Le législateur de 1994 avait souhaité, dans un premier temps, renvoyer vers le code rural et de la pêche maritime ces infractions contre les animaux alors qu’elles avaient toujours été inscrites au sein du code pénal. Il avait envisagé de classer les infractions en trois catégories au sein du code précité : celle des crimes et délits contre les personnes, celle des crimes et délits contre les biens et celle des crimes et délits contre la Nation, l’Etat et la paix publique. Cela semblait convenir jusqu’au moment où le législateur a dû se prononcer sur le sort du délit d’actes de cruauté envers les animaux domestiques apprivoisés ou tenus en captivité. Selon la tradition juridique et dans un souci de cohérence avec le code civil en vigueur à l’époque, tout portait à croire que les infractions à l’encontre des animaux allaient être rattachées à la catégorie des crimes et délits contre les biens. Cependant, le législateur considéra qu’une telle qualification constituerait une régression alors que la protection de la sensibilité de l’animal n’a pas cessé de progresser. Aucune des deux autres catégories correspondant, il ne restait plus d’une seule solution : placer les infractions contre les animaux dans une catégorie distincte. Le Sénat a procédé en deux temps. Tout d’abord, a été adopté un amendement portant création dans le nouveau code pénal d’un livre V intitulé « Des autres crimes et délits » voulu dès 1992 et destiné, en tant que coquille vide, à accueillir toutes les incriminations du droit pénal dit spécial. Le second amendement adopté a inséré le délit d’acte de cruauté au sein du livre V. Quelques mois plus tard l’Assemblée Nationale se rangea à cette position.
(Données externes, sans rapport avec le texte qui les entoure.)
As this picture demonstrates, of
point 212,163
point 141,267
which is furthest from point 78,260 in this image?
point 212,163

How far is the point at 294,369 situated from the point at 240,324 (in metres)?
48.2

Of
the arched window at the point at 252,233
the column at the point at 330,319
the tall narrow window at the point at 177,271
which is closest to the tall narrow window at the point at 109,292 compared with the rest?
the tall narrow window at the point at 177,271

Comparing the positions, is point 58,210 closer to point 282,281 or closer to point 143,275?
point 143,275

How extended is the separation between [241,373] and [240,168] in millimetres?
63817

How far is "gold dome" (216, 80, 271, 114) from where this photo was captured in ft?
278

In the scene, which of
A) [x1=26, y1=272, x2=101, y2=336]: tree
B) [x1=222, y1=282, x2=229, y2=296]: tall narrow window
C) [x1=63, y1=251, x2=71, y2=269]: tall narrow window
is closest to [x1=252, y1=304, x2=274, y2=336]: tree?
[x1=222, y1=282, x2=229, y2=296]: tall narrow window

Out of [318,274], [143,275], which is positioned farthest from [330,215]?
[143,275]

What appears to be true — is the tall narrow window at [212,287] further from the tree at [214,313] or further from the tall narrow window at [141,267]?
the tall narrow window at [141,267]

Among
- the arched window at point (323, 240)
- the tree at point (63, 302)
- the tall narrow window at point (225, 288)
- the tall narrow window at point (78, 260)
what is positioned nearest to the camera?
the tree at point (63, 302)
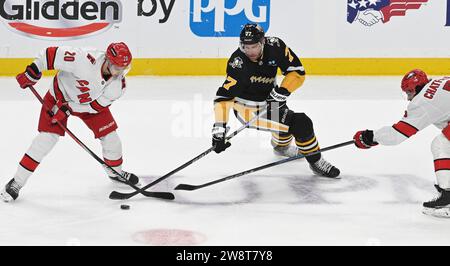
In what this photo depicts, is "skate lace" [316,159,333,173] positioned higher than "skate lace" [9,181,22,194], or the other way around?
"skate lace" [9,181,22,194]

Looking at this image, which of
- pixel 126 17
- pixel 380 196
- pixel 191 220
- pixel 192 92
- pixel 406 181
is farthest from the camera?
pixel 126 17

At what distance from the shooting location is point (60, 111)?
420 cm

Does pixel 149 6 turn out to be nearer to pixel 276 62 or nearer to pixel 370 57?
pixel 370 57

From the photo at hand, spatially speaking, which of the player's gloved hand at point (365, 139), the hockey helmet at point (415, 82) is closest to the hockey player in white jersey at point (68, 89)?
the player's gloved hand at point (365, 139)

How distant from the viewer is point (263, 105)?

En parallèle, les auteurs de la partie règlementaire du code pénal, ont institué un titre V intitulé « Des autres contraventions », où on été insérées les contraventions d’atteintes involontaires à la vie ou à l’intégrité de l’animale, de mauvais traitements envers un animal et d’atteintes volontaires à la vie d’un animal. Un constat est frappant : dès lors que les infractions contre les animaux figurent dans une catégorie distincte de celle des infractions contre les biens, les animaux ne sont donc plus des biens. Le code pénal rompt avec la tradition civiliste qui considérait l’animal comme un bien, le caractère d’être sensible ayant été reconnu qu’en 2015 par le code civil.